We all know that dating is hard. Beyond the intricacies of maintaining relationships and playing that coy, sexy, addictive witholding game with each other at the beginning to pretend you’re not the creepers you really are, just meeting someone is tough. Breaking the ice — regardless of context — can be a test of even the most confident person’s charisma. And though we accept this generally, try to give each other tips, and run endless websites based on the idea of making the opening few moments of meeting someone as low-risk as possible, we don’t acknowledge that it’s not just for dating that this is a tough scenario. Breaking the ice with a new friend — particularly someone you really like right off the bat — can be just as daunting and complex.

For some reason, for the past few months, Platonic Cupid (or whatever lesser deity handles the arrow-shooting business of lovestruck friends) has really had his sights set on me. I’ve had some serious girl crushes, and have realized that outside of the welcoming, cushy structure of school to provide constant interaction, developing friendships can be awkward.
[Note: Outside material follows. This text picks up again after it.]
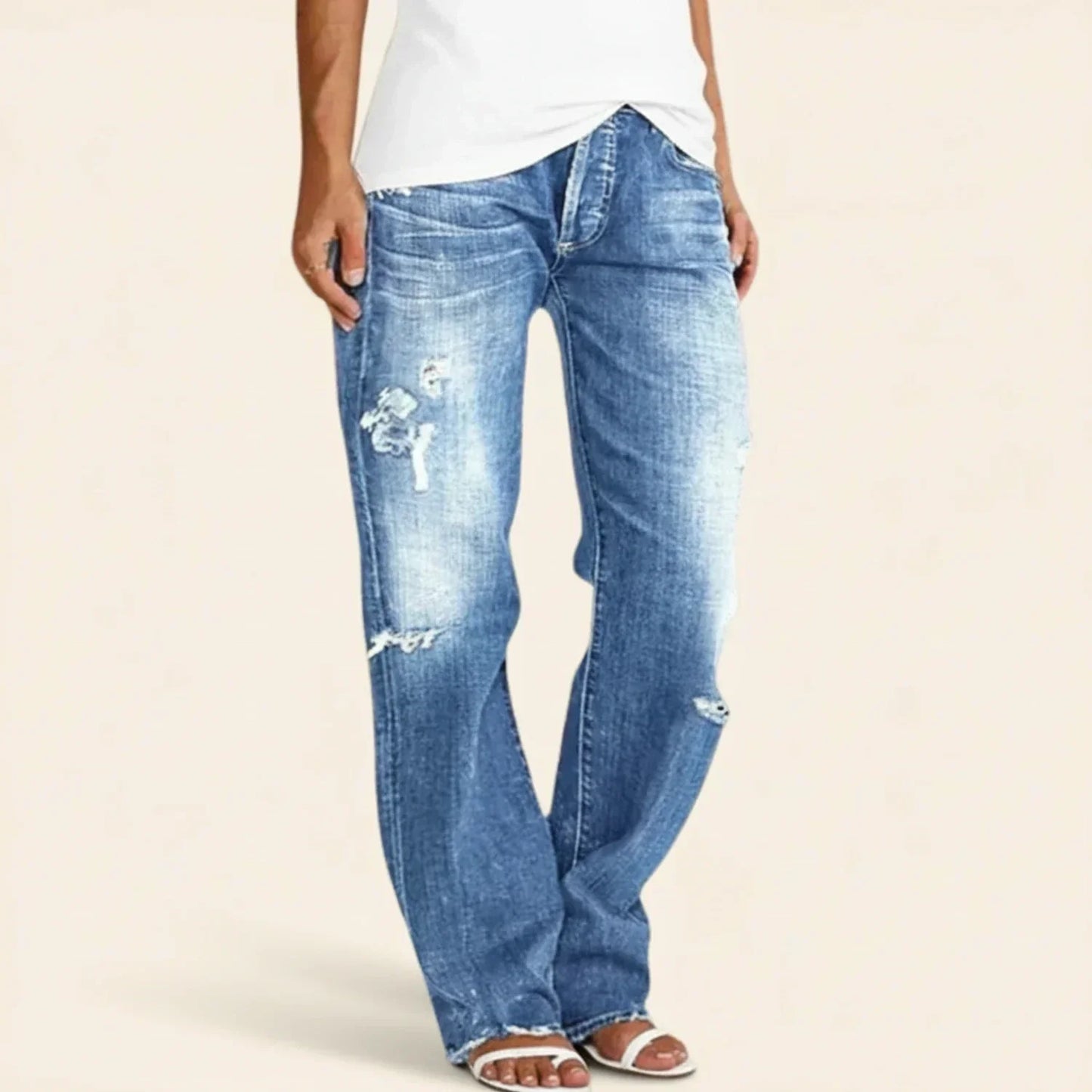 Jeans Donna Vita Alta Dritti Effetto Usato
For example, I recently met one girl while out at a bar and immediately fell in platonic love. She was funny, whip smart, frank, and charming. I instantly thought to myself, “Oh, God, this girl is serious Wifey Material if I’ve ever met it.” And, aided by a few rounds of tequila shots, we engaged in that very familiar dance of “We should totally call each other!” We exchanged numbers, and my guy friends were mystified that I was able to, in effect, pick up a girl with no effort when they’d been spending all night flailing ridiculously in a similar pursuit. (I didn’t have the heart to explain to them that I wasn’t planning on using that number to bone her.)

In any case, I got nervous before the first time we hung out. Though I could sense, at my very core, that we would totally become thick as thieves, the first time you go out with a relative stranger is still a fairly awkward endeavor. We did something simple and non-threatening, and the night ended up extending into the wee hours, filled with conversation peppered with lots of “No way! Me too!”. It was a delightful affair. And each subsequent hang out, we’ve progressively moved closer and closer to friendship that will likely last a very long time — but it’s still very new. And like with romantic relationships, there is a fear that I’ll come off as too “needy” or try to move the friendship forward too quickly. I don’t want to tip my hand too early, so to speak. But between her and another promising girl crush, there is a balancing act to be struck so that real love can develop between friends.
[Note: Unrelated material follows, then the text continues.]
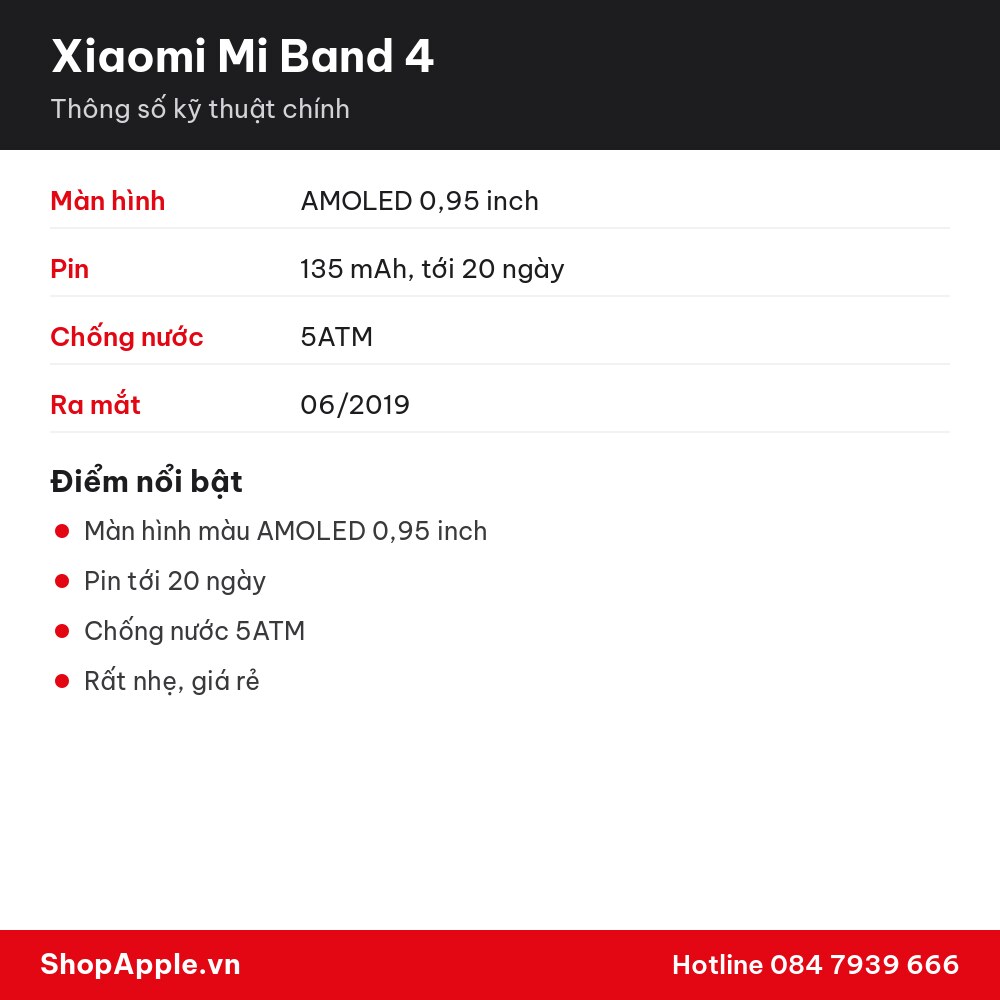 Thông số kỹ thuật Xiaomi Mi Band 4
Perhaps it sounds silly, but I recently thought about inviting one new friend to a beach house for a long weekend, and then quickly wondered if it would be too soon. With the exception of possibly ending in sex, the dilemma is every bit as fraught with excitement and anticipation as when you’re first falling in love with a new partner. When I think into the future about a new friend that I really feel a connection with, I can’t help but want to plan for things — vacations, adventures, and the like — that perhaps it is better to just let arise organically. But, damnit, they’re so cool and we have so much fun together! It’s hard not to imagine a future with someone, even the kind that doesn’t end in babies and a house in Connecticut.
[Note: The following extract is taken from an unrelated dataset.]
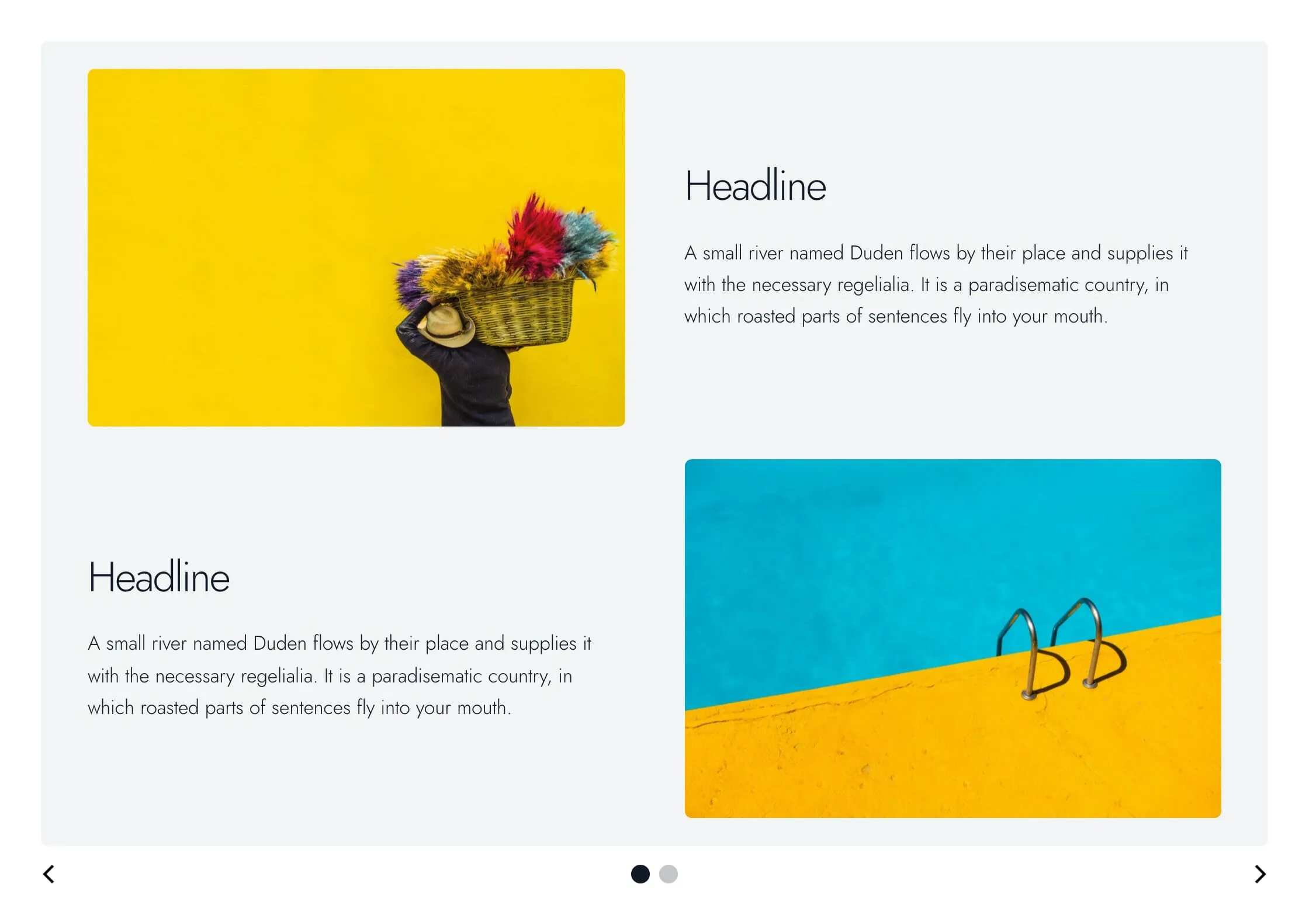 Slideshow showing one slide of mixed text and image content with navigation dots below.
In the end, I know that I don’t need to make more friends, and if it happens to fizzle out, it won’t be the end of the world. I’ll always have, for example, my best friend of many years with whom–in true BFF fashion–I have become as comfortable in routine and trust as an old married couple. But like that proverbial bored housewife, there is always a desire to get out there on my game and score some new friend tail on the side. And the pure thrill of meeting someone with whom you immediately feel the natural clicking into place of personal connection is one that is hard to resist. It’s just, perhaps, a very underrated experience. We are so quick to put all of the pressure–and the glory–of infatuation on romantic encounters, when falling in love with a new friend can be just as wonderful to live.